Exercise brief ::
Every line below is to be given again precisely; images are to be left out.
━━━━━ Input material ━━━━━
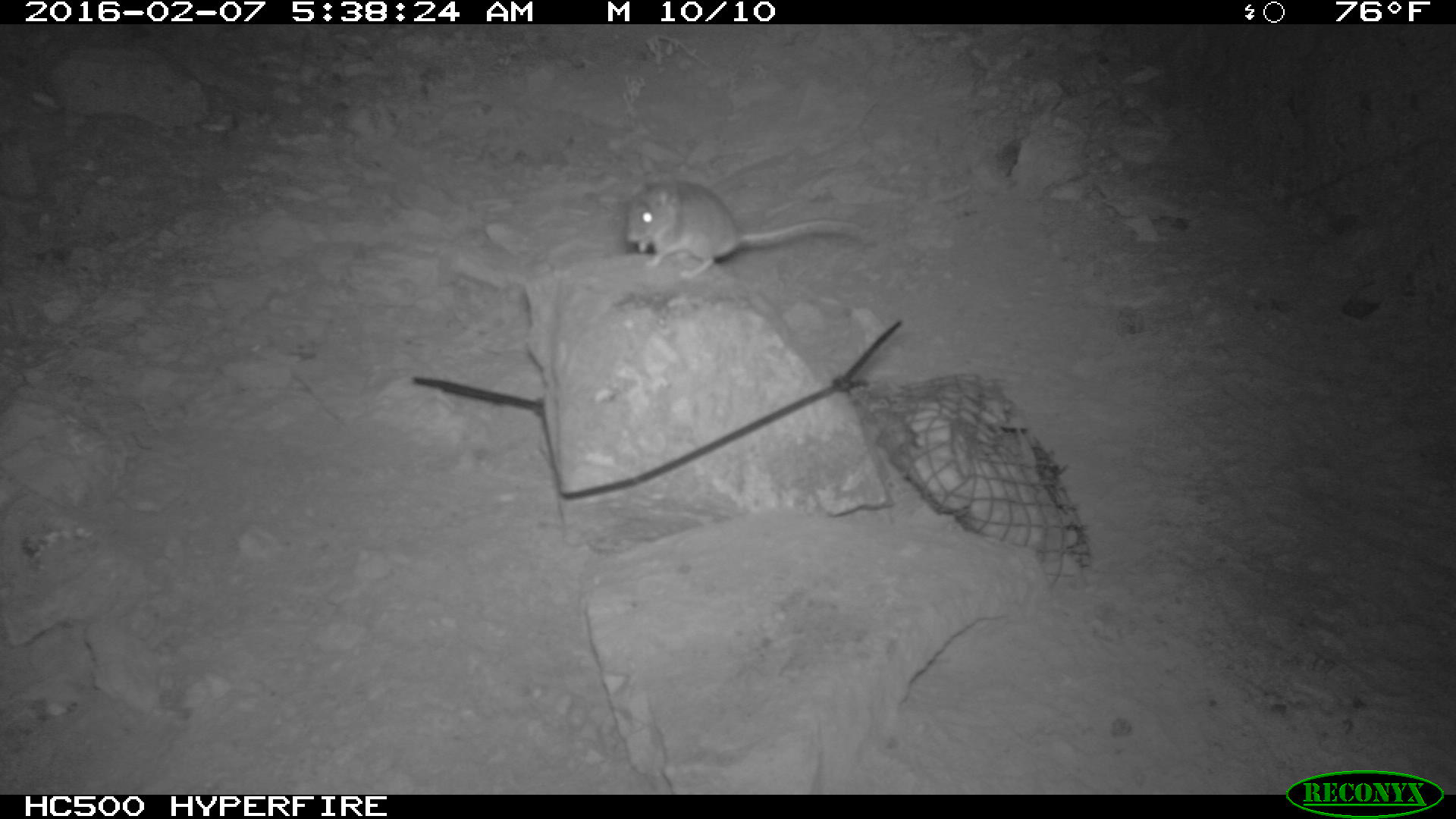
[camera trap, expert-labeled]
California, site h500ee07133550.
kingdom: Animalia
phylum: Chordata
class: Mammalia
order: Rodentia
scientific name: Rodentia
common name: rodent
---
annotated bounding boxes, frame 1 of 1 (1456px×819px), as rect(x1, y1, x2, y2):
rodent: rect(625, 180, 864, 281)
━━━━━
Answer for the task ::
[camera trap, expert-labeled]
California, site h500ee07133550.
kingdom: Animalia
phylum: Chordata
class: Mammalia
order: Rodentia
scientific name: Rodentia
common name: rodent
---
annotated bounding boxes, frame 1 of 1 (1456px×819px), as rect(x1, y1, x2, y2):
rodent: rect(625, 180, 864, 281)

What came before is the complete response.